カラフル アクアリウム
メーカー 原画 シナリオ
eufonie 木場智士 尾之上咲太




総合点数 オススメ シナリオ CG BGM システム
115 65 10 15 15 10






器用貧乏

閲覧者の諸兄、元気だったかしら?
私は元気だったわよ。何せ1ヶ月もお休み貰ったし(−−
むしろ休みすぎて体調が悪くなりそうなくらいだったわ。

青葉

茉理
遠回しの皮肉がアレなのでこの辺でいいでしょうか?(;´Д`)  
折角レビューコーナーが復活したのですから喜びましょうよ〜。
別に皮肉なんて言ってないわよ。
ただ事実を述べているだけ(−−
どうでもいいからさっさとレビュー始めるわよ。

青葉

茉理
うう、話を振ったのは青葉おねーさんなのに・・・(´д⊂
それでは今回レビューするのはeufonieさんのデビュー作である「カラフルアクアリウム」です。

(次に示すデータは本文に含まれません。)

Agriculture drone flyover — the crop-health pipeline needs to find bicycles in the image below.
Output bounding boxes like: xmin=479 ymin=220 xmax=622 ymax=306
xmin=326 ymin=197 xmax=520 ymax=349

ストーリーを簡単に紹介しますと、主人公の遠城寺 一臣さんは10年振りに再会した幼なじみのアリサ・エクスレバンさんと急遽一緒に同居する事になってしまいます。しかし、実はアリサさんは地球上の国の出身ではなく海底都市「アクア」の大統領補佐官の娘でとある事情により地上の世界へやって来たのです。

これが大まかな内容ですね。
まあ、この粗筋からも判るとは思うけどファンタジー色が強いストーリーだから然程中身には期待していなかったんだけどね。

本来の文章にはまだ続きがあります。